Schramm W F
Am J Public Health. 1985 Aug;75(8):851-7. doi: 10.2105/ajph.75.8.851.
The primary purpose of this study was to determine if WIC prenatal participation is associated with a reduction in Medicaid costs within 30 days after birth, and, if so, whether the reduction in Medicaid costs is greater than the WIC costs for these women. This evaluation of WIC was performed using 7,628 Missouri Medicaid records matched with their corresponding 1980 birth records. This file was then divided into a WIC group containing 1,883 records and a non-WIC comparison group of 5,745 records. WIC participation was found to be associated with the reduction in Medicaid newborn costs of about $100 per participant (95 per cent confidence interval $43,153); mother's Medicaid costs were not affected. For every dollar spent on WIC, about 83 in Medicaid costs within 30 days of birth were apparently saved according to the results of this study (95 per cent confidence interval $.40, $1.30). Reductions in low birthweight rates and NICU admission rates among WIC infants provided two possible reasons for the reduced Medicaid costs associated with WIC food supplementation. As WIC food costs increased, both mean birthweight and newborn Medicaid savings also increased. Because of possible inconsistencies in the data, similar studies are needed in other states.

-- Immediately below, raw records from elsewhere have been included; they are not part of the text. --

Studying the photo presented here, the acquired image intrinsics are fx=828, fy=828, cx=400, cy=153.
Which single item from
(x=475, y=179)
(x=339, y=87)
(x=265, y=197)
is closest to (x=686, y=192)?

本研究的主要目的是确定参加“妇女、婴儿和儿童特别营养补充计划”(WIC)的产前项目是否与产后30天内医疗补助成本的降低相关,若相关,医疗补助成本的降低是否大于这些妇女的WIC成本。对WIC的这项评估使用了7628份密苏里州医疗补助记录及其对应的1980年出生记录。该文件随后被分为一个包含1883份记录的WIC组和一个有5745份记录的非WIC对照组。研究发现,参加WIC与每位参与者医疗补助新生儿成本降低约100美元相关(95%置信区间为43美元至153美元);母亲的医疗补助成本未受影响。根据本研究结果,在WIC上每花费1美元,出生后30天内医疗补助成本显然可节省约83美元(95%置信区间为0.40美元至1.30美元)。WIC项目中的婴儿低体重率和新生儿重症监护病房(NICU)入住率的降低为与WIC食品补充相关的医疗补助成本降低提供了两个可能的原因。随着WIC食品成本增加,平均出生体重和新生儿医疗补助节省金额也增加。由于数据可能存在不一致性,其他州需要开展类似研究。